Austrian Foreign Minister Karin Kneissl and Russian President Vladimir Putin danced during her wedding on August 18

Austria's foreign minister defended on Monday the presence of Russian President Vladimir Putin at her wedding, denying she had been used by him after photos of the two dancing fueled questions about her neutrality.

"He didn't use me in any way," Karin Kneissl said in an interview with Der Standard daily. "I see it this way: I have established a basis of trust with Putin and he with me -- a reciprocity based on which it will become possible to talk about certain things."

The invitation to the August 18 wedding and widely circulated images of Kneissl bowing down in front of Putin at the end of a dance have raised sharp criticism from the opposition and come amid reports that European intelligence services have distanced themselves from Vienna.

Kneissl was nominated to the post by the far-right Freedom Party (FPOe), who took power in a coalition government with Kurz's centre-right People's Party (OeVP) late last year. The FPOe has a "cooperation pact" with Putin's United Russia party since 2016.

Kneissl said she invited Putin in June when he was on an official visit in Vienna while she happened to be giving wedding invitation cards to Austrian Chancellor Sebastian Kurz and other colleagues that day.

"It was out of a spontaneous situation... I didn't expect him to accept," she was quoted as saying in the interview after returning from her honeymoon. "It was a huge surprise for all of us."

She added that during the wedding, she and Putin briefly talked about Syria, but gave no further details.

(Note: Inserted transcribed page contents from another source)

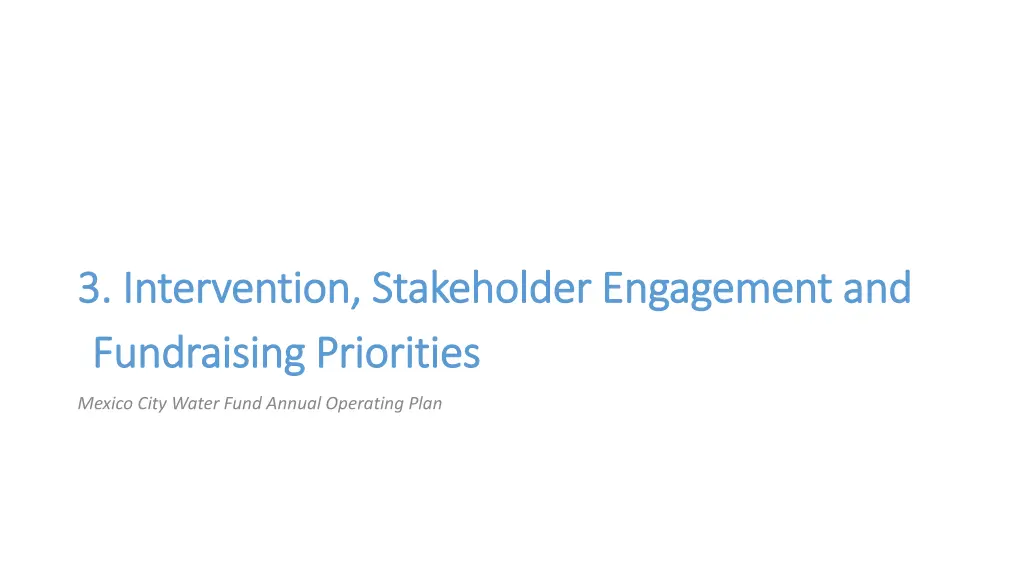 3. Intervention, Stakeholder Engagement and Fundraising Priorities

Mexico City Water Fund Annual Operating Plan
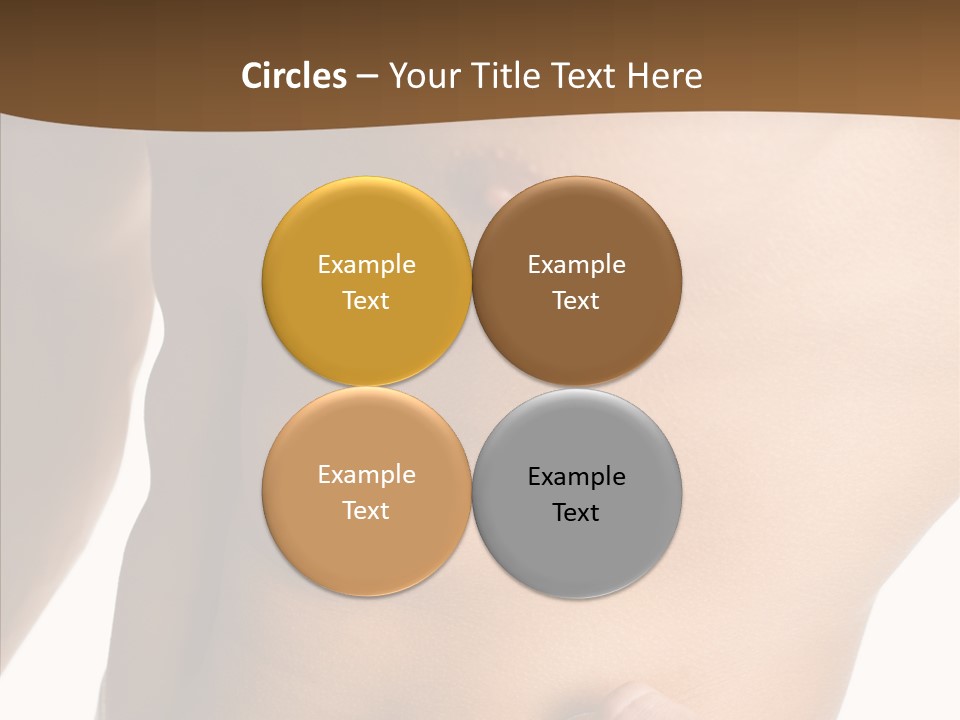 Circles – Your Title Text Here

Example Text

Example Text

Example Text

Example Text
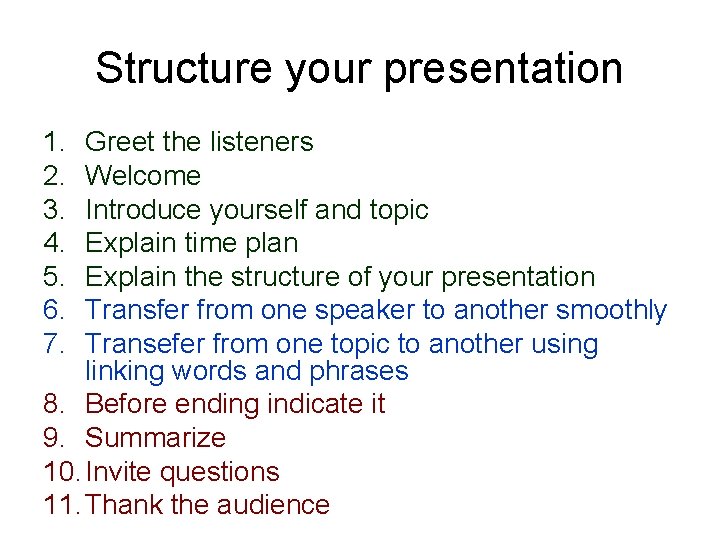 Structure your presentation

1. Greet the listeners
2. Welcome
3. Introduce yourself and topic
4. Explain time plan
5. Explain the structure of your presentation
6. Transfer from one speaker to another smoothly
7. Transefer from one topic to another using linking words and phrases
8. Before ending indicate it
9. Summarize
10. Invite questions
11. Thank the audience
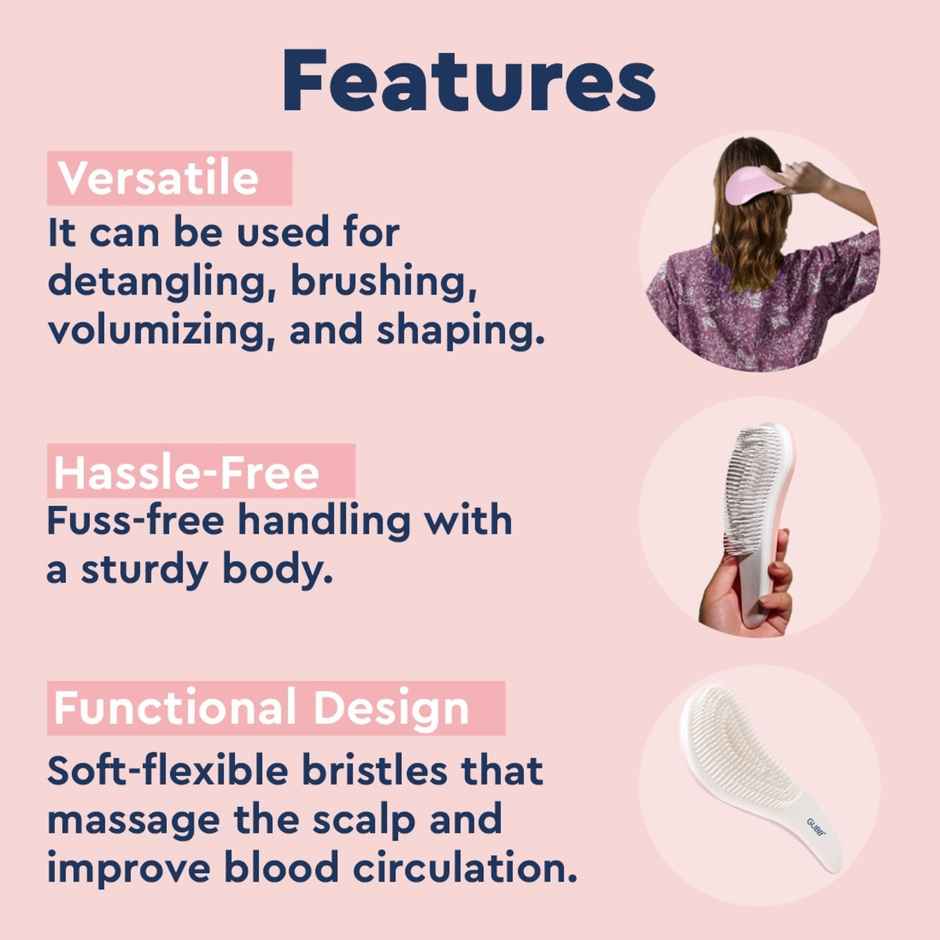 Features

Versatile
It can be used for detangling, brushing, volumizing, and shaping.

Hassle-Free
Fuss-free handling with a sturdy body.

Functional Design
Soft-flexible bristles that massage the scalp and improve blood circulation.

GUBB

She and Putin have both insisted the wedding was a private event.

Vice Chancellor Heinz-Christian Strache of the FPOe has defended Kneissl, saying "one can't represent Austria any better than this".

In an interview over the weekend with Die Presse daily, he said he may like to invite hardline Italian Interior Minister Matteo Salvini and Hungarian nationalist firebrand premier Viktor Orban to his own wedding.

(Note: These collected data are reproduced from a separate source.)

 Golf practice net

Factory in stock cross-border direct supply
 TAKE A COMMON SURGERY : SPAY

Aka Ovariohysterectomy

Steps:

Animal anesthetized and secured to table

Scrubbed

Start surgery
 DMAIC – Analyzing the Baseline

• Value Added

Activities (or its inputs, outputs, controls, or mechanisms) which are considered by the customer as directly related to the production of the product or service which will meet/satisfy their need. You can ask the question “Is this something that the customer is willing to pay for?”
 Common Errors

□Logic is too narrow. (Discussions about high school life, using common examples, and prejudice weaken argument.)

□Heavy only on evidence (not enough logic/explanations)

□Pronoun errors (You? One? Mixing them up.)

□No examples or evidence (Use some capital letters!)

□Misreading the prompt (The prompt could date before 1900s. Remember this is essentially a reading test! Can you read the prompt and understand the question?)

Kurz has insisted Austria, which currently holds the EU rotating presidency, shares the EU's stance on Russia.

Putin's visit came amid reports that other Western countries have been becoming warier of intelligence cooperation with Austria due to suspicions that the FPOe and its interior minister are trying to exert influence on intelligence agencies.

The opposition last week called for a meeting of the national security council within two weeks to discuss the concern that information may no longer be shared by allies with Austria for fear it may be shared with Moscow.